For each $1,000 in accreted value of 10¼% mandatorily convertible senior subordinated discount notes, American Media said it will issue one warrant to the purchaser. Under the terms of the convertible securities, when more than $373,089,600, or 90%, of the 2009 notes and in excess of $77,727,000, or 50%, of the 2011 notes are prepaid, redeemed or acquired by the company, each unit will automatically convert into $1,063.64 principal amount at maturity of American Media Operations' new 11½% senior subordinated discount notes due 2013, and each $1.00 principal amount at maturity of convertible senior subordinated discount notes then outstanding will automatically convert into $1.00 principal amount at maturity of the new 11½% discount notes.

The company said it will pay par plus accrued interest in the offer, including a $10.00 per $1,000 principal amount consent payment. To receive the consent payment, the holder must concurrently purchase a specified amount of the securities that are being offered.

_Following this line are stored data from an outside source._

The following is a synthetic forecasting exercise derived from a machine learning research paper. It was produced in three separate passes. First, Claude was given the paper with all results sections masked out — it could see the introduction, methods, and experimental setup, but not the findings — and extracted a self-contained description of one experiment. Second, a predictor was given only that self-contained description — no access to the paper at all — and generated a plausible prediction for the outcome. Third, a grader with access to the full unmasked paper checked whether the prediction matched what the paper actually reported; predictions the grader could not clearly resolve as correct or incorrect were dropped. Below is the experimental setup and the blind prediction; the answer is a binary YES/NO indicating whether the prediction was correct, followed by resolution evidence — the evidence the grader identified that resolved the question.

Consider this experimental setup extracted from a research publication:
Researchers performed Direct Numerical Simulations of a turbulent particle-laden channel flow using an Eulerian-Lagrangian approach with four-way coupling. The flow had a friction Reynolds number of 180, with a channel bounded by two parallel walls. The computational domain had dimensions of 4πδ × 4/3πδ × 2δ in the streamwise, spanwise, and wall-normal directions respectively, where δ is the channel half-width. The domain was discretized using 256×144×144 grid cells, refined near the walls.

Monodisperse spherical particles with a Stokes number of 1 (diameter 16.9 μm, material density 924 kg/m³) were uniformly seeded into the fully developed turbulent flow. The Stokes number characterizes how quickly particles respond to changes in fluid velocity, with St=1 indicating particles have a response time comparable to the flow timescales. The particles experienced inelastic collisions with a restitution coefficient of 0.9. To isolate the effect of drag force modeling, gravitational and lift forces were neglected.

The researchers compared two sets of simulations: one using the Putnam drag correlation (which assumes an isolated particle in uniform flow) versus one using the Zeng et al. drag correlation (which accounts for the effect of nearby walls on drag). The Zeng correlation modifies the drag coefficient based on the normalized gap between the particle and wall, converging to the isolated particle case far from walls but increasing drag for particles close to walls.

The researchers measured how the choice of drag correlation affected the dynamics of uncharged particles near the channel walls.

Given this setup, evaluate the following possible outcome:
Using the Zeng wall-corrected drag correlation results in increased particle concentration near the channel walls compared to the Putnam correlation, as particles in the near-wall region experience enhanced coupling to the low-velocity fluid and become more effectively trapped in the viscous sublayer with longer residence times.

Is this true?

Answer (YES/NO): NO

The offer is subject to a minimum tender condition of 66.7% for the 2009 notes and 50.1% for the 2011 notes.

Forbearance agreement

On Jan. 7, the company entered into a forbearance agreement with lenders representing a majority of outstanding amounts and commitments under the facility, under which the lenders and the administrative agent agreed, subject to certain termination events, to forbear until the earliest of Feb. 4, the date on which any of the existing notes become or are declared to be due and payable, and the commencement of an insolvency proceeding for the company or any subsidiaries.

The company previously said that its revolving credit facility matures in January 2012 and its term facility matures in January 2013, but both will mature on Feb. 1, 2009 if it does not refinance at least $389.5 million of its 10¼% notes on or before Feb. 1, 2009.

In addition, the revolving facility and the term facility both will mature on Oct. 15, 2010 if American Media does not refinance at least $145.5 million of its 8 7/8% notes on or prior to Oct. 15, 2010, the filing stated.

The effectiveness of the amendment to the credit agreement is conditioned upon the consummation of the tender offers and offerings.

J.P. Morgan Securities Inc. is the dealer manager and solicitation agent (call collect 212 357-0775). MacKenzie Partners, Inc. is the information agent and tabulation agent (800 322-2885 or call collect 212 929-5500).

American Media is a Boca Raton, Fla., magazine publisher.